- Classification: Division I
- Season: 2010–11
- Teams: 6
- First round site: campus sites (2) Ogden, Utah Flagstaff, Arizona
- Semifinals site: Butler–Hancock Sports Pavilion Greeley, Colorado
- Finals site: Butler–Hancock Sports Pavilion Greeley, Colorado
- Champions: Northern Colorado Bears (1st title)
- Winning coach: B. J. Hill (1st title)
- Television: ESPN2 (final)

= 2011 Big Sky Conference men's basketball tournament =

The 2011 Big Sky men's basketball tournament was played March 5–9, with the first round quarterfinal games held at the higher seed's home arena. The semifinals and final were at the Butler–Hancock Sports Pavilion in Greeley, Colorado, the home court of regular season champion Northern Colorado.
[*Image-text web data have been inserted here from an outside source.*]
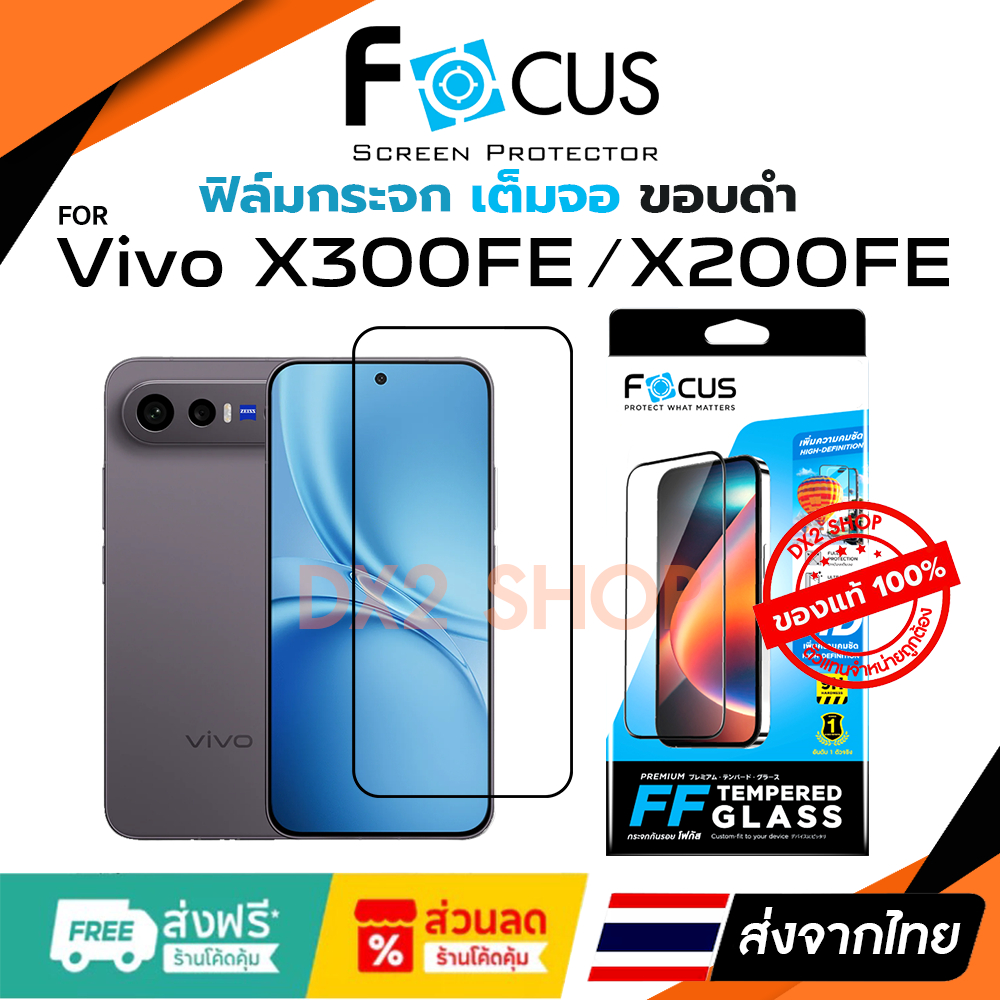 FOCUS ฟิล์มกระจกใส เต็มจอ Vivo X300 FE , Vivo X200 FE
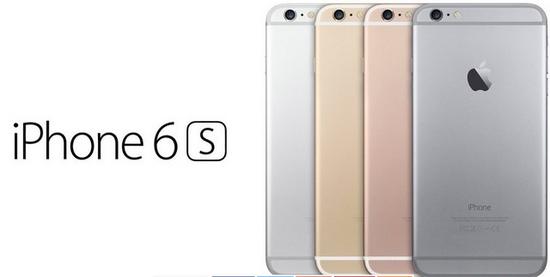 国行iPhone  6s 曝光信息汇总_手机新浪网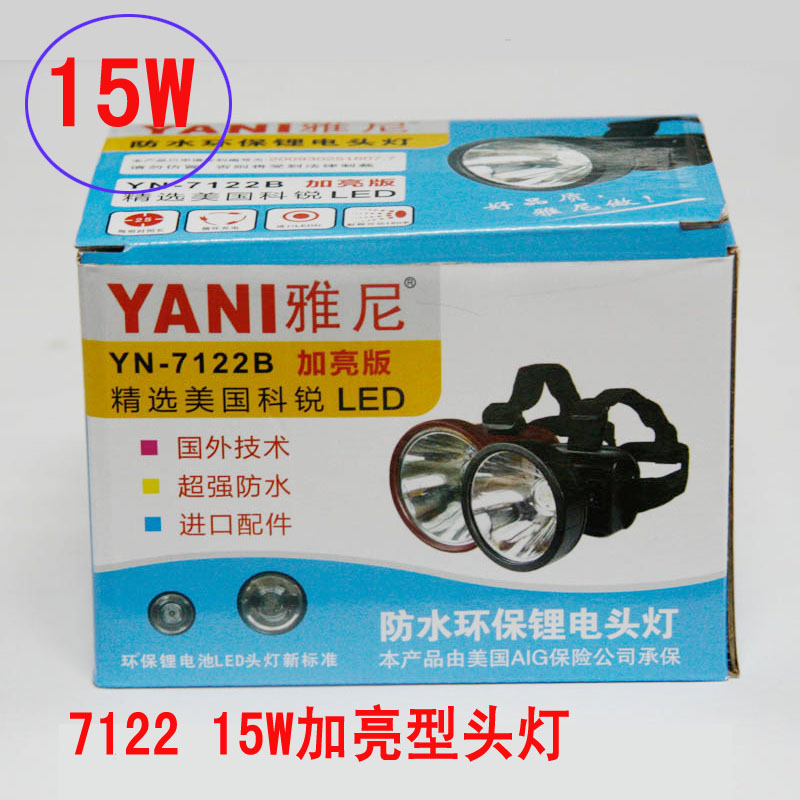 头灯强光15W 充电锂电池 进口R5灯泡照明20小时雅尼加亮型头灯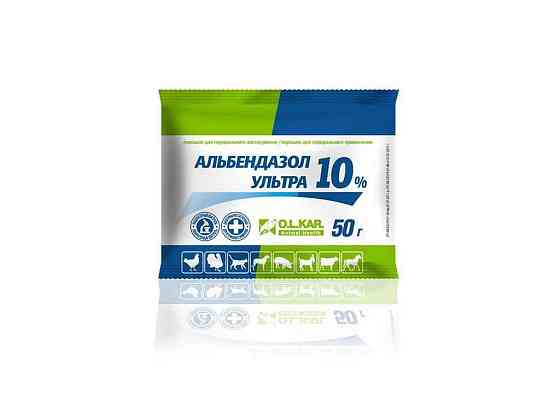 Альбендазол ультра - 10% порош. уп - 50г ТМ O.L.KAR   Solmir Киев
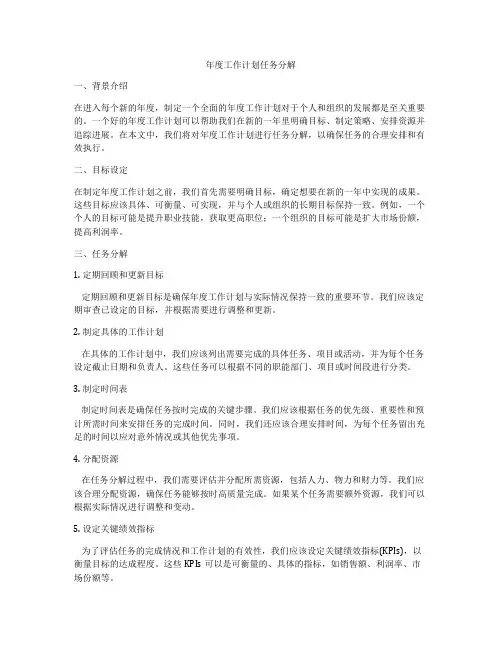 年度工作计划任务分解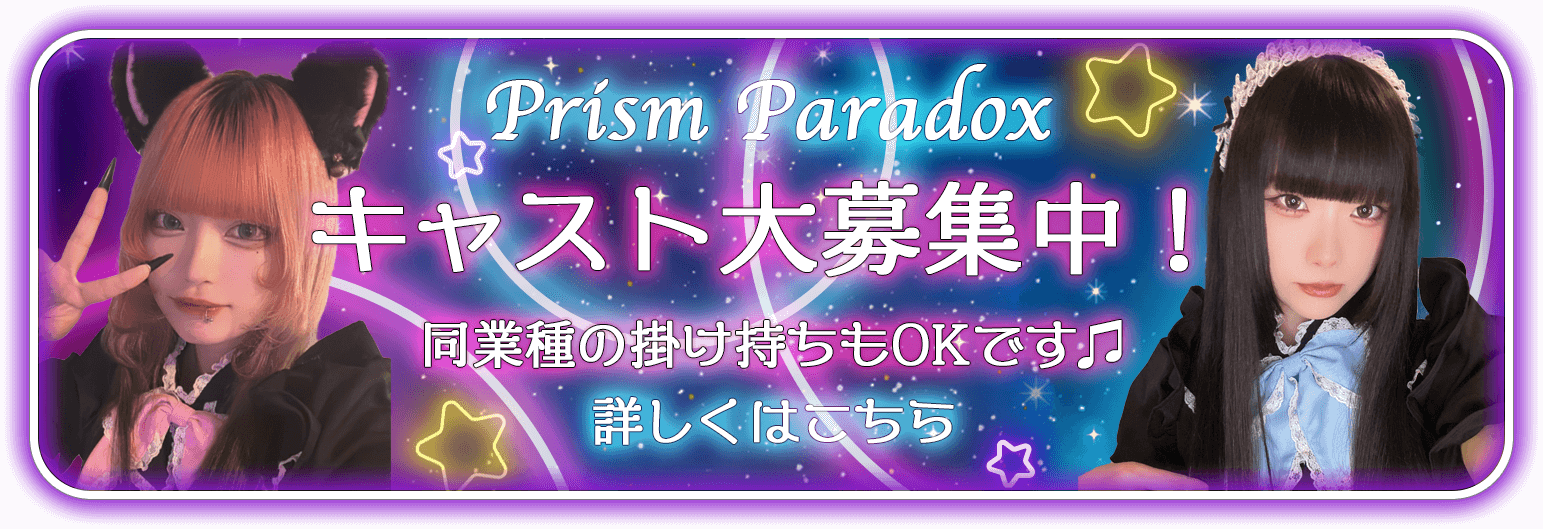 秋葉原コンカフェ「プリズムパラドックス」-メイド求人リンク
The top six teams from regular season play qualified for the tournament, and the top two received a bye to the semifinals. Host Northern Colorado won the title to advance to the NCAA tournament, their first appearance as a Division I program.

In 2017, the NCAA issued a six-year show cause penalty to B. J. Hill, coach of Northern Colorado at the time of the 2011 Big Sky tournament, and forced Northern Colorado to vacate their 2011 conference championship win due to academic fraud and the use of ineligible players.